Every entry needs to be reproduced exactly.

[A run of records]
⁂

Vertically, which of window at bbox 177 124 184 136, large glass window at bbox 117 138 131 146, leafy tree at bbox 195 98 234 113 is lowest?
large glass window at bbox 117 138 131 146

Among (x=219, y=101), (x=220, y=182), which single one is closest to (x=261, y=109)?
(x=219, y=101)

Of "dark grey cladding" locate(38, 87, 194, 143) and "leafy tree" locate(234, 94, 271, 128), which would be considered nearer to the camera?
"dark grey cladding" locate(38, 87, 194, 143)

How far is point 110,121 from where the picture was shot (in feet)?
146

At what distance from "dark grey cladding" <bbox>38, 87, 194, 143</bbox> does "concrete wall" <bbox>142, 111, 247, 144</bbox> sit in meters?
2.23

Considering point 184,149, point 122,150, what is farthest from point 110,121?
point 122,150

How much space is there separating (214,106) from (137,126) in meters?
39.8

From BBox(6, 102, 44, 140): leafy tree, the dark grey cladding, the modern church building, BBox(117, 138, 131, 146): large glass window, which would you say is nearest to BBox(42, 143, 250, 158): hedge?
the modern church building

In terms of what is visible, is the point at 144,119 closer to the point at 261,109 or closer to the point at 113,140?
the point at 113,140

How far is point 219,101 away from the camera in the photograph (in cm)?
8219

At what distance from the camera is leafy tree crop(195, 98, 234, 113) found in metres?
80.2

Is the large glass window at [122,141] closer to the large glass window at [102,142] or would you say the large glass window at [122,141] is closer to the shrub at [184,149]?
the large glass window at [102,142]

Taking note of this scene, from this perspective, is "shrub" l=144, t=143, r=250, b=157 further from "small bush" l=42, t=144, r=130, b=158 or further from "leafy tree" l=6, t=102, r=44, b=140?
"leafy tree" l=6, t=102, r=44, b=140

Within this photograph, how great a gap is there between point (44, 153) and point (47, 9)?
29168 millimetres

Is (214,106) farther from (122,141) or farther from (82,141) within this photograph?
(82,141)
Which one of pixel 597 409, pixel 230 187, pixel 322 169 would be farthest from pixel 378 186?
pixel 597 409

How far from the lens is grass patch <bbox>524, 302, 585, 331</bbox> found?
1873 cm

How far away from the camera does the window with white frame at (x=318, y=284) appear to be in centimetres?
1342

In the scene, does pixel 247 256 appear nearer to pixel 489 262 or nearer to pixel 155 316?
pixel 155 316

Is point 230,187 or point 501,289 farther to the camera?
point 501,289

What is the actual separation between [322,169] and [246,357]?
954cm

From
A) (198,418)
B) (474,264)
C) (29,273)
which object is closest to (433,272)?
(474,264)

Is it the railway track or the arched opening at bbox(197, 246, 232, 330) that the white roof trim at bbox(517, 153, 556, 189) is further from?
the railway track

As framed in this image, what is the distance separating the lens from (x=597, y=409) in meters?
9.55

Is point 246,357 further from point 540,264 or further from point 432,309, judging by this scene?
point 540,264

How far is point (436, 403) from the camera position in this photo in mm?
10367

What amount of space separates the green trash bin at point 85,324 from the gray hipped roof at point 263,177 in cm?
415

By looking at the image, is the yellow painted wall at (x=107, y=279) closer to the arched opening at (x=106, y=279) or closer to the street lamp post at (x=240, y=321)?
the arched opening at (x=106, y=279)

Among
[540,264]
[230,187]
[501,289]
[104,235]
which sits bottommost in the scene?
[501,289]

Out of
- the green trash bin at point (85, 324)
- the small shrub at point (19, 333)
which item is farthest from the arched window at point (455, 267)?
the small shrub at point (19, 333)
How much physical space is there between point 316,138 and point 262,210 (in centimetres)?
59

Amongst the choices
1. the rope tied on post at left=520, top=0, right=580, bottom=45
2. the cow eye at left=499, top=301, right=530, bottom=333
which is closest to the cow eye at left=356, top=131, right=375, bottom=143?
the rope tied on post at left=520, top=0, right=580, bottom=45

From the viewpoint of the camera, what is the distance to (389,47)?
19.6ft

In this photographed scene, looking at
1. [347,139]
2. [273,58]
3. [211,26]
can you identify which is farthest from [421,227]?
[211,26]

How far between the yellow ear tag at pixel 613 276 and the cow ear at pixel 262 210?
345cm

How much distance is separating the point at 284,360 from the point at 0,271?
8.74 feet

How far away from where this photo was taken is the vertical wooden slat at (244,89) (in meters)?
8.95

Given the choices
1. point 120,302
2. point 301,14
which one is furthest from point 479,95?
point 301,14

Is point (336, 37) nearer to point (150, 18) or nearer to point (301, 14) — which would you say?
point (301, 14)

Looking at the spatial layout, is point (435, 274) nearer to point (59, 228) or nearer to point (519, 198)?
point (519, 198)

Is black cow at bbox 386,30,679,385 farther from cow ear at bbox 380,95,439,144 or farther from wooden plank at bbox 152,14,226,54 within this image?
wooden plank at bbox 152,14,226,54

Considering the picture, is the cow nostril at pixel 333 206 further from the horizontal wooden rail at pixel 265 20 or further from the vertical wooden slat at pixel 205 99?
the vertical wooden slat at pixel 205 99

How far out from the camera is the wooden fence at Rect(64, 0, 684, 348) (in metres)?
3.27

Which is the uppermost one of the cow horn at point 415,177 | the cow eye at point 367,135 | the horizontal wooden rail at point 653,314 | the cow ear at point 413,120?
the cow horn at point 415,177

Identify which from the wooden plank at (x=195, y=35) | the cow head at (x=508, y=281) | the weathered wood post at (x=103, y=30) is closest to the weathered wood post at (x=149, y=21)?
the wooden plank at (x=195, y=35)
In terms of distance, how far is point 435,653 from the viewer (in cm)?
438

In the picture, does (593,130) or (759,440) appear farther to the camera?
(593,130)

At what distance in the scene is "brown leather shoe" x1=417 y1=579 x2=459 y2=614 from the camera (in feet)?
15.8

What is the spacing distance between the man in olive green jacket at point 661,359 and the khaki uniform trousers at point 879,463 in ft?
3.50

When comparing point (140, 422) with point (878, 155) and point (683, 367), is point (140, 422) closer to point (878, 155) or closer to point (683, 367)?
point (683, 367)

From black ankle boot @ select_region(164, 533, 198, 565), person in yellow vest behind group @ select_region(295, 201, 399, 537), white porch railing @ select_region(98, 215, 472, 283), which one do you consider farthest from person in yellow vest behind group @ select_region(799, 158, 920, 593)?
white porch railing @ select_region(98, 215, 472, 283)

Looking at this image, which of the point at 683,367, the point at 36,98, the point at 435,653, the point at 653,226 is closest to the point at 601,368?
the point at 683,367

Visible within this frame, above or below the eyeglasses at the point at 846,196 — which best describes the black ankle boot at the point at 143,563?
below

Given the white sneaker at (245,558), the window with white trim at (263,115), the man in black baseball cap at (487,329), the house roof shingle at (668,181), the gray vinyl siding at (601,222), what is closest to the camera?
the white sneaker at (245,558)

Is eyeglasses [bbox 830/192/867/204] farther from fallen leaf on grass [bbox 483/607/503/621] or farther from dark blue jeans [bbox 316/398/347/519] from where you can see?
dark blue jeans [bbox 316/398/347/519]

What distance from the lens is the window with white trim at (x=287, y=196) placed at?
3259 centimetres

⁂

Task response:
Vertically, which of window at bbox 177 124 184 136, large glass window at bbox 117 138 131 146, leafy tree at bbox 195 98 234 113 is lowest?
large glass window at bbox 117 138 131 146

Among (x=219, y=101), (x=220, y=182), which single one is closest to (x=261, y=109)?
(x=219, y=101)

Of "dark grey cladding" locate(38, 87, 194, 143) and "leafy tree" locate(234, 94, 271, 128), which would be considered nearer to the camera?
"dark grey cladding" locate(38, 87, 194, 143)

How far is point 110,121 from where the picture was shot (in feet)?
146

At what distance from "dark grey cladding" <bbox>38, 87, 194, 143</bbox> does "concrete wall" <bbox>142, 111, 247, 144</bbox> sit in meters?
2.23

Considering point 184,149, point 122,150, what is farthest from point 110,121?
point 122,150

How much space is there separating (214,106) from (137,126) in meters?
39.8

From BBox(6, 102, 44, 140): leafy tree, the dark grey cladding, the modern church building, BBox(117, 138, 131, 146): large glass window, which would you say is nearest to BBox(42, 143, 250, 158): hedge?
the modern church building

In terms of what is visible, is the point at 144,119 closer to the point at 261,109 or closer to the point at 113,140?
the point at 113,140

How far is point 219,101 away from the camera in the photograph (in cm)?
8219

At what distance from the camera is leafy tree crop(195, 98, 234, 113) found in metres?
80.2

Is the large glass window at [122,141] closer to the large glass window at [102,142] or would you say the large glass window at [122,141] is closer to the shrub at [184,149]?
the large glass window at [102,142]

Taking note of this scene, from this perspective, is "shrub" l=144, t=143, r=250, b=157 further from "small bush" l=42, t=144, r=130, b=158 or further from "leafy tree" l=6, t=102, r=44, b=140?
"leafy tree" l=6, t=102, r=44, b=140

Within this photograph, how great a gap is there between point (44, 153) and point (47, 9)?
29168 millimetres

Is (214,106) farther from (122,141) or farther from (82,141) within this photograph?
(82,141)
Which one of pixel 597 409, pixel 230 187, pixel 322 169 would be farthest from pixel 378 186?
pixel 597 409

How far from the lens is grass patch <bbox>524, 302, 585, 331</bbox> found?
1873 cm

How far away from the camera does the window with white frame at (x=318, y=284) appear to be in centimetres?
1342

In the scene, does pixel 247 256 appear nearer to pixel 489 262 or nearer to pixel 155 316?
pixel 155 316

Is point 230,187 or point 501,289 farther to the camera?
point 501,289

What is the actual separation between [322,169] and [246,357]?
954cm

From
A) (198,418)
B) (474,264)
C) (29,273)
which object is closest to (433,272)?
(474,264)

Is it the railway track or the arched opening at bbox(197, 246, 232, 330) that the white roof trim at bbox(517, 153, 556, 189) is further from?
the railway track

As framed in this image, what is the distance separating the lens from (x=597, y=409) in meters?
9.55

Is point 246,357 further from point 540,264 or further from point 432,309, judging by this scene?
point 540,264

How far is point (436, 403) from the camera position in this photo in mm?
10367

What amount of space separates the green trash bin at point 85,324 from the gray hipped roof at point 263,177 in cm?
415

By looking at the image, is the yellow painted wall at (x=107, y=279) closer to the arched opening at (x=106, y=279) or closer to the street lamp post at (x=240, y=321)?
the arched opening at (x=106, y=279)

Among
[540,264]
[230,187]
[501,289]
[104,235]
which sits bottommost in the scene?
[501,289]

Out of
- the green trash bin at point (85, 324)
- the small shrub at point (19, 333)
which item is farthest from the arched window at point (455, 267)?
the small shrub at point (19, 333)
How much physical space is there between point 316,138 and point 262,210 (in centimetres)?
59

Amongst the choices
1. the rope tied on post at left=520, top=0, right=580, bottom=45
2. the cow eye at left=499, top=301, right=530, bottom=333
which is closest to the cow eye at left=356, top=131, right=375, bottom=143?
the rope tied on post at left=520, top=0, right=580, bottom=45

From the viewpoint of the camera, what is the distance to (389,47)?
19.6ft

In this photographed scene, looking at
1. [347,139]
2. [273,58]
3. [211,26]
can you identify which is farthest from [421,227]?
[211,26]

How far between the yellow ear tag at pixel 613 276 and the cow ear at pixel 262 210?
345cm

How much distance is separating the point at 284,360 from the point at 0,271?
8.74 feet

How far away from where this photo was taken is the vertical wooden slat at (244,89) (in meters)?
8.95

Given the choices
1. point 120,302
2. point 301,14
which one is furthest from point 479,95?
point 301,14

Is point (336, 37) nearer to point (150, 18) or nearer to point (301, 14) — which would you say?
point (301, 14)

Looking at the spatial layout, is point (435, 274) nearer to point (59, 228) or nearer to point (519, 198)?
point (519, 198)

Is black cow at bbox 386,30,679,385 farther from cow ear at bbox 380,95,439,144 or farther from wooden plank at bbox 152,14,226,54 within this image?
wooden plank at bbox 152,14,226,54

Considering the picture, is the cow nostril at pixel 333 206 further from the horizontal wooden rail at pixel 265 20 or further from the vertical wooden slat at pixel 205 99?
the vertical wooden slat at pixel 205 99

How far out from the camera is the wooden fence at Rect(64, 0, 684, 348) (in metres)?
3.27

Which is the uppermost one of the cow horn at point 415,177 | the cow eye at point 367,135 | the horizontal wooden rail at point 653,314 | the cow ear at point 413,120?
the cow horn at point 415,177

Identify which from the wooden plank at (x=195, y=35) | the cow head at (x=508, y=281) | the weathered wood post at (x=103, y=30) is closest to the weathered wood post at (x=149, y=21)?
the wooden plank at (x=195, y=35)
In terms of distance, how far is point 435,653 from the viewer (in cm)?
438

In the picture, does (593,130) or (759,440) appear farther to the camera?
(593,130)

At what distance in the scene is "brown leather shoe" x1=417 y1=579 x2=459 y2=614 from the camera (in feet)?
15.8

What is the spacing distance between the man in olive green jacket at point 661,359 and the khaki uniform trousers at point 879,463 in ft?
3.50

When comparing point (140, 422) with point (878, 155) and point (683, 367), is point (140, 422) closer to point (878, 155) or closer to point (683, 367)?
point (683, 367)

From black ankle boot @ select_region(164, 533, 198, 565), person in yellow vest behind group @ select_region(295, 201, 399, 537), white porch railing @ select_region(98, 215, 472, 283), which one do you consider farthest from person in yellow vest behind group @ select_region(799, 158, 920, 593)?
white porch railing @ select_region(98, 215, 472, 283)

Looking at this image, which of the point at 683,367, the point at 36,98, the point at 435,653, the point at 653,226 is closest to the point at 601,368?
the point at 683,367

Visible within this frame, above or below the eyeglasses at the point at 846,196 — which best describes the black ankle boot at the point at 143,563?
below

Given the white sneaker at (245,558), the window with white trim at (263,115), the man in black baseball cap at (487,329), the house roof shingle at (668,181), the gray vinyl siding at (601,222), what is closest to the camera?
the white sneaker at (245,558)

Is eyeglasses [bbox 830/192/867/204] farther from fallen leaf on grass [bbox 483/607/503/621] or farther from dark blue jeans [bbox 316/398/347/519] from where you can see?
dark blue jeans [bbox 316/398/347/519]

What distance from the lens is the window with white trim at (x=287, y=196) placed at?
3259 centimetres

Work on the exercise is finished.